**Supplied material:**
****************
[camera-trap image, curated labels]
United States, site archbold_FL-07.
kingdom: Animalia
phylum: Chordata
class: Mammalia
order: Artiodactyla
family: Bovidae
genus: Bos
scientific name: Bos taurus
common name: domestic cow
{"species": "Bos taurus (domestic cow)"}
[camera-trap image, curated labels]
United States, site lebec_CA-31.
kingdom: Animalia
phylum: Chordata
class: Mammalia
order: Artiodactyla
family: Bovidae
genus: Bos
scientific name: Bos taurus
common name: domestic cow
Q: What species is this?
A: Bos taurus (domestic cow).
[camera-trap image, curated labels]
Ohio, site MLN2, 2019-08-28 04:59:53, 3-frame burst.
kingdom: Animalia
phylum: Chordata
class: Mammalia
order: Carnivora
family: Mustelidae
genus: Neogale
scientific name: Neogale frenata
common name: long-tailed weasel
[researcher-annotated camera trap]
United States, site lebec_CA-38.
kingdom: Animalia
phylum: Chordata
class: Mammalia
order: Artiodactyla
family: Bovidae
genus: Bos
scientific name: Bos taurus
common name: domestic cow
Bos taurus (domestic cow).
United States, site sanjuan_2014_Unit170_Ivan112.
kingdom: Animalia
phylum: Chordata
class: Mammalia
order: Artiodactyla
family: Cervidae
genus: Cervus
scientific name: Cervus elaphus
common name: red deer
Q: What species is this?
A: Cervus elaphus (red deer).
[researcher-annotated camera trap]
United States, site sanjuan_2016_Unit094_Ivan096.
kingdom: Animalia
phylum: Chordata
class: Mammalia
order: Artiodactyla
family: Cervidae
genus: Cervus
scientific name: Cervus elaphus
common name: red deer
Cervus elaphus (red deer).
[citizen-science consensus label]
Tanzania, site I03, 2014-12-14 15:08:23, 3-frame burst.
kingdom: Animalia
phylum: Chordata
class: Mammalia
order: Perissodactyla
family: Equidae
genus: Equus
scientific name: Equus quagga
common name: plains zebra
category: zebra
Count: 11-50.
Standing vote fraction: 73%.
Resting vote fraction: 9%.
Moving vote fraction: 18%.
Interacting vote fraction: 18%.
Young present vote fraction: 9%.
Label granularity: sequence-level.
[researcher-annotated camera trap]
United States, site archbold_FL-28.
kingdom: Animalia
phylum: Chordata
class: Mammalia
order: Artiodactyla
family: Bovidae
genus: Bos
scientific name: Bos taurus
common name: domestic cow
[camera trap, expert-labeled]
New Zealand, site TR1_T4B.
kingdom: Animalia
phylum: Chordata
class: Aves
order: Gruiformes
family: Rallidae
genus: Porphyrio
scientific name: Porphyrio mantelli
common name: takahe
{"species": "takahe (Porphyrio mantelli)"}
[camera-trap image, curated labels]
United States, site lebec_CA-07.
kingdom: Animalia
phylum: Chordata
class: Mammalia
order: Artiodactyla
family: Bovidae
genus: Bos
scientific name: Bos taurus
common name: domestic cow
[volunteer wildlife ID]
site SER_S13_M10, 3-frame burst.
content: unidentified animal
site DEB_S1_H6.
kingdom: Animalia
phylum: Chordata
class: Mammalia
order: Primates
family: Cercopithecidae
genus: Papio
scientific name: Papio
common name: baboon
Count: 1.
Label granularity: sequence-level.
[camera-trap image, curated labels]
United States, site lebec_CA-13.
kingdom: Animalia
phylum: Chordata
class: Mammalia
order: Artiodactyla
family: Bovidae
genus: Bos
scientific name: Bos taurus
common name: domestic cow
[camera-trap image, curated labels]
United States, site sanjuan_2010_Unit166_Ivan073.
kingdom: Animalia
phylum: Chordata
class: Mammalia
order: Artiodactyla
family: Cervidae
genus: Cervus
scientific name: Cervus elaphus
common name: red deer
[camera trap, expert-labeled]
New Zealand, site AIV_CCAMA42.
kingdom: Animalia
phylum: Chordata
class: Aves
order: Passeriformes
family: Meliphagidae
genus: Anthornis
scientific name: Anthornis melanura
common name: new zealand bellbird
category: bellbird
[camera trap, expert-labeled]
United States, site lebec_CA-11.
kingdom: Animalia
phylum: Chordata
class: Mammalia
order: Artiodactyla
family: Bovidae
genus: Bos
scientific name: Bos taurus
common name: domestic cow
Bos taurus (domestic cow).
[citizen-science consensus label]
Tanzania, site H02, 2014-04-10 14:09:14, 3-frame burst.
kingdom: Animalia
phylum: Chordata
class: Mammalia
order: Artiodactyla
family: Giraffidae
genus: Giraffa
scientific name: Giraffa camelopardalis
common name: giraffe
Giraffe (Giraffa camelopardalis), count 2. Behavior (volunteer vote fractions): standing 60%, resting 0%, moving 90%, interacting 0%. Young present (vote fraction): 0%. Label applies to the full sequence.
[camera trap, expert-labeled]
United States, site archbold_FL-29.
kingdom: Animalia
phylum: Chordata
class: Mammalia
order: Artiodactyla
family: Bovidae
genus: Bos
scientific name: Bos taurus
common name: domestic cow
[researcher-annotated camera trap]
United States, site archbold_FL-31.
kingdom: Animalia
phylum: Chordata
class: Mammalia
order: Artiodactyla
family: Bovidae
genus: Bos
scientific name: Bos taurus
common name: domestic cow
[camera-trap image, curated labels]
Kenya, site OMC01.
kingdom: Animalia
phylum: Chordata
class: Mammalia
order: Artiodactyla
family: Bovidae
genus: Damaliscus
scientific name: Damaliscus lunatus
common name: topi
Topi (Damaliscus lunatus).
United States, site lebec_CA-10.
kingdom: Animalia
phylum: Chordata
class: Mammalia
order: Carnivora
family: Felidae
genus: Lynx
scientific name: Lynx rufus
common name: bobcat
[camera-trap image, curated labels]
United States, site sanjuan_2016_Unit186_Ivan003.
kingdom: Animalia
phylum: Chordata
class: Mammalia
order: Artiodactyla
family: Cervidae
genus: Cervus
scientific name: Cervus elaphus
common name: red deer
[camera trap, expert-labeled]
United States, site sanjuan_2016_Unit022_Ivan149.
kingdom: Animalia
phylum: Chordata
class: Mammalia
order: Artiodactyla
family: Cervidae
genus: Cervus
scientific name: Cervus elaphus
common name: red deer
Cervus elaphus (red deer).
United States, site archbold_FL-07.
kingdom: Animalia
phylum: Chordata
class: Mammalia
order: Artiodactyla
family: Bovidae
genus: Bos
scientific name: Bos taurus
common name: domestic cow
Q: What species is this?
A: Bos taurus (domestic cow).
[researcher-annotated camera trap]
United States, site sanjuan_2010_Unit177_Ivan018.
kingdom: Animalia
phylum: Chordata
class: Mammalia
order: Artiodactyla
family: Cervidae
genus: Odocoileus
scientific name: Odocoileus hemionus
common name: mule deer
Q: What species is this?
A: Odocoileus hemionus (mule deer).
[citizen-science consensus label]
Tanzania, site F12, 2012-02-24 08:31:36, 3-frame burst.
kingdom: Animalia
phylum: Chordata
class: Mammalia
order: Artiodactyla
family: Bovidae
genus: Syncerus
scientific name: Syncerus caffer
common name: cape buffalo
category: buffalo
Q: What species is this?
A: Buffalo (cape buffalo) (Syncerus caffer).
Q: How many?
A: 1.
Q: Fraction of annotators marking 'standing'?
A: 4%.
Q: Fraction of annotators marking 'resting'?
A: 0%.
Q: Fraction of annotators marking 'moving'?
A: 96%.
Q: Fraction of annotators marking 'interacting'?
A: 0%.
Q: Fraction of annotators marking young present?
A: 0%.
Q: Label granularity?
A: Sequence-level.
****************
**What to work on:**
An exact copy of the listing is the goal. Transcribe it in full.

**Answer box:**
[camera-trap image, curated labels]
United States, site archbold_FL-07.
kingdom: Animalia
phylum: Chordata
class: Mammalia
order: Artiodactyla
family: Bovidae
genus: Bos
scientific name: Bos taurus
common name: domestic cow
{"species": "Bos taurus (domestic cow)"}
[camera-trap image, curated labels]
United States, site lebec_CA-31.
kingdom: Animalia
phylum: Chordata
class: Mammalia
order: Artiodactyla
family: Bovidae
genus: Bos
scientific name: Bos taurus
common name: domestic cow
Q: What species is this?
A: Bos taurus (domestic cow).
[camera-trap image, curated labels]
Ohio, site MLN2, 2019-08-28 04:59:53, 3-frame burst.
kingdom: Animalia
phylum: Chordata
class: Mammalia
order: Carnivora
family: Mustelidae
genus: Neogale
scientific name: Neogale frenata
common name: long-tailed weasel
[researcher-annotated camera trap]
United States, site lebec_CA-38.
kingdom: Animalia
phylum: Chordata
class: Mammalia
order: Artiodactyla
family: Bovidae
genus: Bos
scientific name: Bos taurus
common name: domestic cow
Bos taurus (domestic cow).
United States, site sanjuan_2014_Unit170_Ivan112.
kingdom: Animalia
phylum: Chordata
class: Mammalia
order: Artiodactyla
family: Cervidae
genus: Cervus
scientific name: Cervus elaphus
common name: red deer
Q: What species is this?
A: Cervus elaphus (red deer).
[researcher-annotated camera trap]
United States, site sanjuan_2016_Unit094_Ivan096.
kingdom: Animalia
phylum: Chordata
class: Mammalia
order: Artiodactyla
family: Cervidae
genus: Cervus
scientific name: Cervus elaphus
common name: red deer
Cervus elaphus (red deer).
[citizen-science consensus label]
Tanzania, site I03, 2014-12-14 15:08:23, 3-frame burst.
kingdom: Animalia
phylum: Chordata
class: Mammalia
order: Perissodactyla
family: Equidae
genus: Equus
scientific name: Equus quagga
common name: plains zebra
category: zebra
Count: 11-50.
Standing vote fraction: 73%.
Resting vote fraction: 9%.
Moving vote fraction: 18%.
Interacting vote fraction: 18%.
Young present vote fraction: 9%.
Label granularity: sequence-level.
[researcher-annotated camera trap]
United States, site archbold_FL-28.
kingdom: Animalia
phylum: Chordata
class: Mammalia
order: Artiodactyla
family: Bovidae
genus: Bos
scientific name: Bos taurus
common name: domestic cow
[camera trap, expert-labeled]
New Zealand, site TR1_T4B.
kingdom: Animalia
phylum: Chordata
class: Aves
order: Gruiformes
family: Rallidae
genus: Porphyrio
scientific name: Porphyrio mantelli
common name: takahe
{"species": "takahe (Porphyrio mantelli)"}
[camera-trap image, curated labels]
United States, site lebec_CA-07.
kingdom: Animalia
phylum: Chordata
class: Mammalia
order: Artiodactyla
family: Bovidae
genus: Bos
scientific name: Bos taurus
common name: domestic cow
[volunteer wildlife ID]
site SER_S13_M10, 3-frame burst.
content: unidentified animal
site DEB_S1_H6.
kingdom: Animalia
phylum: Chordata
class: Mammalia
order: Primates
family: Cercopithecidae
genus: Papio
scientific name: Papio
common name: baboon
Count: 1.
Label granularity: sequence-level.
[camera-trap image, curated labels]
United States, site lebec_CA-13.
kingdom: Animalia
phylum: Chordata
class: Mammalia
order: Artiodactyla
family: Bovidae
genus: Bos
scientific name: Bos taurus
common name: domestic cow
[camera-trap image, curated labels]
United States, site sanjuan_2010_Unit166_Ivan073.
kingdom: Animalia
phylum: Chordata
class: Mammalia
order: Artiodactyla
family: Cervidae
genus: Cervus
scientific name: Cervus elaphus
common name: red deer
[camera trap, expert-labeled]
New Zealand, site AIV_CCAMA42.
kingdom: Animalia
phylum: Chordata
class: Aves
order: Passeriformes
family: Meliphagidae
genus: Anthornis
scientific name: Anthornis melanura
common name: new zealand bellbird
category: bellbird
[camera trap, expert-labeled]
United States, site lebec_CA-11.
kingdom: Animalia
phylum: Chordata
class: Mammalia
order: Artiodactyla
family: Bovidae
genus: Bos
scientific name: Bos taurus
common name: domestic cow
Bos taurus (domestic cow).
[citizen-science consensus label]
Tanzania, site H02, 2014-04-10 14:09:14, 3-frame burst.
kingdom: Animalia
phylum: Chordata
class: Mammalia
order: Artiodactyla
family: Giraffidae
genus: Giraffa
scientific name: Giraffa camelopardalis
common name: giraffe
Giraffe (Giraffa camelopardalis), count 2. Behavior (volunteer vote fractions): standing 60%, resting 0%, moving 90%, interacting 0%. Young present (vote fraction): 0%. Label applies to the full sequence.
[camera trap, expert-labeled]
United States, site archbold_FL-29.
kingdom: Animalia
phylum: Chordata
class: Mammalia
order: Artiodactyla
family: Bovidae
genus: Bos
scientific name: Bos taurus
common name: domestic cow
[researcher-annotated camera trap]
United States, site archbold_FL-31.
kingdom: Animalia
phylum: Chordata
class: Mammalia
order: Artiodactyla
family: Bovidae
genus: Bos
scientific name: Bos taurus
common name: domestic cow
[camera-trap image, curated labels]
Kenya, site OMC01.
kingdom: Animalia
phylum: Chordata
class: Mammalia
order: Artiodactyla
family: Bovidae
genus: Damaliscus
scientific name: Damaliscus lunatus
common name: topi
Topi (Damaliscus lunatus).
United States, site lebec_CA-10.
kingdom: Animalia
phylum: Chordata
class: Mammalia
order: Carnivora
family: Felidae
genus: Lynx
scientific name: Lynx rufus
common name: bobcat
[camera-trap image, curated labels]
United States, site sanjuan_2016_Unit186_Ivan003.
kingdom: Animalia
phylum: Chordata
class: Mammalia
order: Artiodactyla
family: Cervidae
genus: Cervus
scientific name: Cervus elaphus
common name: red deer
[camera trap, expert-labeled]
United States, site sanjuan_2016_Unit022_Ivan149.
kingdom: Animalia
phylum: Chordata
class: Mammalia
order: Artiodactyla
family: Cervidae
genus: Cervus
scientific name: Cervus elaphus
common name: red deer
Cervus elaphus (red deer).
United States, site archbold_FL-07.
kingdom: Animalia
phylum: Chordata
class: Mammalia
order: Artiodactyla
family: Bovidae
genus: Bos
scientific name: Bos taurus
common name: domestic cow
Q: What species is this?
A: Bos taurus (domestic cow).
[researcher-annotated camera trap]
United States, site sanjuan_2010_Unit177_Ivan018.
kingdom: Animalia
phylum: Chordata
class: Mammalia
order: Artiodactyla
family: Cervidae
genus: Odocoileus
scientific name: Odocoileus hemionus
common name: mule deer
Q: What species is this?
A: Odocoileus hemionus (mule deer).
[citizen-science consensus label]
Tanzania, site F12, 2012-02-24 08:31:36, 3-frame burst.
kingdom: Animalia
phylum: Chordata
class: Mammalia
order: Artiodactyla
family: Bovidae
genus: Syncerus
scientific name: Syncerus caffer
common name: cape buffalo
category: buffalo
Q: What species is this?
A: Buffalo (cape buffalo) (Syncerus caffer).
Q: How many?
A: 1.
Q: Fraction of annotators marking 'standing'?
A: 4%.
Q: Fraction of annotators marking 'resting'?
A: 0%.
Q: Fraction of annotators marking 'moving'?
A: 96%.
Q: Fraction of annotators marking 'interacting'?
A: 0%.
Q: Fraction of annotators marking young present?
A: 0%.
Q: Label granularity?
A: Sequence-level.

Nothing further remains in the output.